Suitability Modeling
Finding Optimal Regions for Bald Eagle Habitats in San Bernardino National Forest
Problem and Objective
Scientists with the San Bernardino National Forest are looking to find optimal regions for bald eagle habitats within the forest. To ensure the most optimal regions are selected, the scientists have identified criteria that describe the best regions for bald eagle habitat and would like to create a weighted suitability model and map incorporating the criteria.
Analysis Procedures
To create the weighted suitability model and find the optimal regions of habitat, I used ArcGIS Pro 3.1 and various tools from the Spatial Analyst toolbox and the Suitability Modeler pane.

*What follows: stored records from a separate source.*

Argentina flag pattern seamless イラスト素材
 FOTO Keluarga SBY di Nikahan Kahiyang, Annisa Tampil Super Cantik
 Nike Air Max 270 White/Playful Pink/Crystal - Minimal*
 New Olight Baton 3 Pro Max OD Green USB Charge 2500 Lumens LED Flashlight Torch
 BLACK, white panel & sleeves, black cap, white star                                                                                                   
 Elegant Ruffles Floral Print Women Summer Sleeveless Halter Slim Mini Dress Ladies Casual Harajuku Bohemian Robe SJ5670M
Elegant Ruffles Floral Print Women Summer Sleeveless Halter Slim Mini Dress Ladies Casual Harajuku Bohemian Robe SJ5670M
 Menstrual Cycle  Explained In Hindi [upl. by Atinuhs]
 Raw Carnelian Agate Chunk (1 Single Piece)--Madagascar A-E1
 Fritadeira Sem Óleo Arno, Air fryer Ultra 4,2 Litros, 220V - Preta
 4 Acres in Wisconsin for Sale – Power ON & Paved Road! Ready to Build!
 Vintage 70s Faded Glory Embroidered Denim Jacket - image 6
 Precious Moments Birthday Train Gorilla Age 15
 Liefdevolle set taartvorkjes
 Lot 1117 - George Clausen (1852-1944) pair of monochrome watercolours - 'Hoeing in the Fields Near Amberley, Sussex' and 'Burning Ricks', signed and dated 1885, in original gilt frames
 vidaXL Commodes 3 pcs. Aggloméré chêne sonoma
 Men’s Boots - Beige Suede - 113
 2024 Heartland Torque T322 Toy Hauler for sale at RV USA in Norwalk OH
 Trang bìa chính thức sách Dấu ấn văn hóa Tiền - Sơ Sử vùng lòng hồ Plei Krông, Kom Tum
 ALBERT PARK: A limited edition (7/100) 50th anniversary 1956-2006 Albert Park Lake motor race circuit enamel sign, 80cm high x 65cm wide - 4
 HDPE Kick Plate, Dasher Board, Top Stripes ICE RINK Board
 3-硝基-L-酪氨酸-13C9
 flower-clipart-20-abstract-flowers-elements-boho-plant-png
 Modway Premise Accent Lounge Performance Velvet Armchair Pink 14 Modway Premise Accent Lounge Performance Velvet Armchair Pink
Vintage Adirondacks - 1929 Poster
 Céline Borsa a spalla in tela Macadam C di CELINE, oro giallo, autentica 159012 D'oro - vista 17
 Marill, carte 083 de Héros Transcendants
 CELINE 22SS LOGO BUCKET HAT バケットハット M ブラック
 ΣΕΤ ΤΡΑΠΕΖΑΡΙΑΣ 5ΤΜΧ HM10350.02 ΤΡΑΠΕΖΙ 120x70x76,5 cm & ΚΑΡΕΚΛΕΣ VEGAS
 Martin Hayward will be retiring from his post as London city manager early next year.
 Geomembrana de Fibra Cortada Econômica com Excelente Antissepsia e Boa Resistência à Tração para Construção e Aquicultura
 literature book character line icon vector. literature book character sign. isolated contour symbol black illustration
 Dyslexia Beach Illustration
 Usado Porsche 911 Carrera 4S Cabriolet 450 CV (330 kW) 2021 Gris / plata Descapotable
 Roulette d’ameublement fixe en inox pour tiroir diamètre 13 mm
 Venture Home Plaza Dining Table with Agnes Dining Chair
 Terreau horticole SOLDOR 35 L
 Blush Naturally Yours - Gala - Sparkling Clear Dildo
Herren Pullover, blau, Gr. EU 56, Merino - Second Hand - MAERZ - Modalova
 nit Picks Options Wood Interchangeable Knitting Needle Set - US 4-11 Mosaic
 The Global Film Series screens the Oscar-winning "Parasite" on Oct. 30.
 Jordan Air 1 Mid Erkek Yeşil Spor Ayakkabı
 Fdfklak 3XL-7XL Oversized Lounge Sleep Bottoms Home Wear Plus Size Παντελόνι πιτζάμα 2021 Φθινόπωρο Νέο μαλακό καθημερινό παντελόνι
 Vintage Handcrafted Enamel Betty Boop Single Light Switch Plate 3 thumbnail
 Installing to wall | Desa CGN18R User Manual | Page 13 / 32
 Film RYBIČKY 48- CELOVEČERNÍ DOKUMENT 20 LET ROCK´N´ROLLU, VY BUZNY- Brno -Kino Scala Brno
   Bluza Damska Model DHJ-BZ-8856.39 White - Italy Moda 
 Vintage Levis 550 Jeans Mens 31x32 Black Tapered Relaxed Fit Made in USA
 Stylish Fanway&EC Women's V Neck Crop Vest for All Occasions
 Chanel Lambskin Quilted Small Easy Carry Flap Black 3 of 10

The data used for this analysis included lake boundaries from the National Hydrography Dataset, raster data indicating land cover classifications from the National Land Cover Database, an elevation raster from the Advanced Spaceborne Thermal Emission and Reflection Radiometer, and a raster indicating percent tree canopy values from the NLCD, all provided by ESRI.
The criteria I focused on was finding areas that were within 2 miles of lakes, areas far from developed areas, areas with around 45% tree cover and located on northeast-facing aspects.
After defining the criteria for our weighted suitability model, the next steps were to derive the source datasets to create rasters that represent our model variables. Before doing any analysis, I first verified the cell size and coordinate system of each raster layer. I then changed the environment variables, first for processing extent which was set to NLCD land cover layer, and then also set the Cell Size, Mask and Snap Raster for this project to the NLCD land cover layer.
To derive the data needed, I first ran the Distance Accumulation tool on the lake boundaries raster, which produced a raster layer with distances to each lake. To determine distance to developed areas, I first selected all of the developed areas in the land cover dataset using the Raster Calculator tool, then ran the Distance Accumulation tool. To derive the slope, I used the Aspect tool on the ASTER DEM raster, which produced a raster indicated the degree of slope for each cell. The percent tree canopy raster already met our criteria goals and deriving a new raster was not necessary.
I then added a binary mask to block out all lakes from the suitability modeler as they do not contain trees and cannot be used for nesting. I then applied transformations for each derived raster to meet the criteria. I then applied percent weights to each layer as specified in the criteria given. I then used the Locate feature of the Suitability Modeler to identify 3 regions that met the model goal of optimal bald eagle habitat.

Results

Application & Reflection
Creating a weighted suitability map has applications in a vast array of geoprocessing projects and can be used any time you are trying to find the best place to put something while taking into account multiple criteria.
Problem description
For a hypothetical project, I have envisioned a scenario where a renewable energy company is looking for the best location to place new wind turbines to produce electricity. Areas best suited for wind farms typically have locations with frequent, sustained winds, unpopulated areas and areas with open plains and water.
Data needed
A map of average wind speed by zip code, elevation data to find open plains, hydrography data to locate water sources and population density data from the US Census.
Analysis procedures
I would first consult with professionals to create the weighted criteria needed for creating a suitability map. I would then derive the data from the elevation data, hydrography data and population density data using the Distance Accumulation tool. Then I would use the Suitability Modeler pane to set up my weighted criteria and produce a final weighted suitability map for possible wind farms.